** Begin **
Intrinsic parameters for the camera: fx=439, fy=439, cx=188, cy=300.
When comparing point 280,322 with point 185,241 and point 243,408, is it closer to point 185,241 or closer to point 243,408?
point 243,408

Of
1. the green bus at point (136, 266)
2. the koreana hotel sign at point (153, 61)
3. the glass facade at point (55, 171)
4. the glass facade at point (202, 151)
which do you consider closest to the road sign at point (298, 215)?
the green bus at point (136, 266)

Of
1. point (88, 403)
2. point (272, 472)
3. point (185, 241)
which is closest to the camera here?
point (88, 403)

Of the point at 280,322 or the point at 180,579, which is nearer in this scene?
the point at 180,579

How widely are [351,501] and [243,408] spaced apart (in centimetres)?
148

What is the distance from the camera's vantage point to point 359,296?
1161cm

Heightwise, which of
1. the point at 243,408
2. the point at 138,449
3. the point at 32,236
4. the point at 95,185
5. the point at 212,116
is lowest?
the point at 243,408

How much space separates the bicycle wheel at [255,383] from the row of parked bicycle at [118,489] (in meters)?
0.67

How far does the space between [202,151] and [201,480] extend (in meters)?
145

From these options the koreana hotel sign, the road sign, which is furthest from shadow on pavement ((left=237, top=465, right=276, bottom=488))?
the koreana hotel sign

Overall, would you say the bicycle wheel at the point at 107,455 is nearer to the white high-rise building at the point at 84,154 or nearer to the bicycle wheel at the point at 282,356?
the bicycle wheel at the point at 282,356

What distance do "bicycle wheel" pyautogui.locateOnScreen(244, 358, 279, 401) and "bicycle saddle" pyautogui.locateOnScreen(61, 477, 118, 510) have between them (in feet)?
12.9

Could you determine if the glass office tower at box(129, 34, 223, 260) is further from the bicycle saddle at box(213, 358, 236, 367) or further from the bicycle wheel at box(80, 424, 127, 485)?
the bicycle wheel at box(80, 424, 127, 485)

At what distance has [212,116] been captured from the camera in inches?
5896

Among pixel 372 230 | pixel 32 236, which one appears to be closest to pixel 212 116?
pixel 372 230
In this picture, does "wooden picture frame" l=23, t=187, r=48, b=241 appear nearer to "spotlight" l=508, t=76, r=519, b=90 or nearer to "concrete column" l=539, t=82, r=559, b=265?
** End **
> [Task to complete]
Update everything from the line containing "Of the point" down to the end of the listing, replacing "bicycle saddle" with "bike seat" and keeping all else unchanged.

> [Response to the exercise]
Of the point at 280,322 or the point at 180,579, which is nearer in this scene?
the point at 180,579

How widely are [351,501] and [243,408] spaced apart (in centimetres)?
148

What is the distance from the camera's vantage point to point 359,296?
1161cm

Heightwise, which of
1. the point at 243,408
2. the point at 138,449
3. the point at 32,236
4. the point at 95,185
5. the point at 212,116
is lowest?
the point at 243,408

How much space separates the bicycle wheel at [255,383] from the row of parked bicycle at [118,489] (in meters)?
0.67

How far does the space between [202,151] and [201,480] extend (in meters)?
145

From these options the koreana hotel sign, the road sign, which is furthest from shadow on pavement ((left=237, top=465, right=276, bottom=488))?
the koreana hotel sign

Overall, would you say the bicycle wheel at the point at 107,455 is nearer to the white high-rise building at the point at 84,154 or nearer to the bicycle wheel at the point at 282,356?
the bicycle wheel at the point at 282,356

What distance do "bicycle wheel" pyautogui.locateOnScreen(244, 358, 279, 401) and "bike seat" pyautogui.locateOnScreen(61, 477, 118, 510) have between them (in feet)?
12.9

Could you determine if the glass office tower at box(129, 34, 223, 260) is further from the bike seat at box(213, 358, 236, 367) or further from the bicycle wheel at box(80, 424, 127, 485)?
the bicycle wheel at box(80, 424, 127, 485)

At what distance has [212,116] been captured from the camera in inches?
5896

Among pixel 372 230 | pixel 32 236, which one appears to be closest to pixel 212 116?
pixel 372 230
In this picture, does "wooden picture frame" l=23, t=187, r=48, b=241 appear nearer to "spotlight" l=508, t=76, r=519, b=90 or nearer to "concrete column" l=539, t=82, r=559, b=265?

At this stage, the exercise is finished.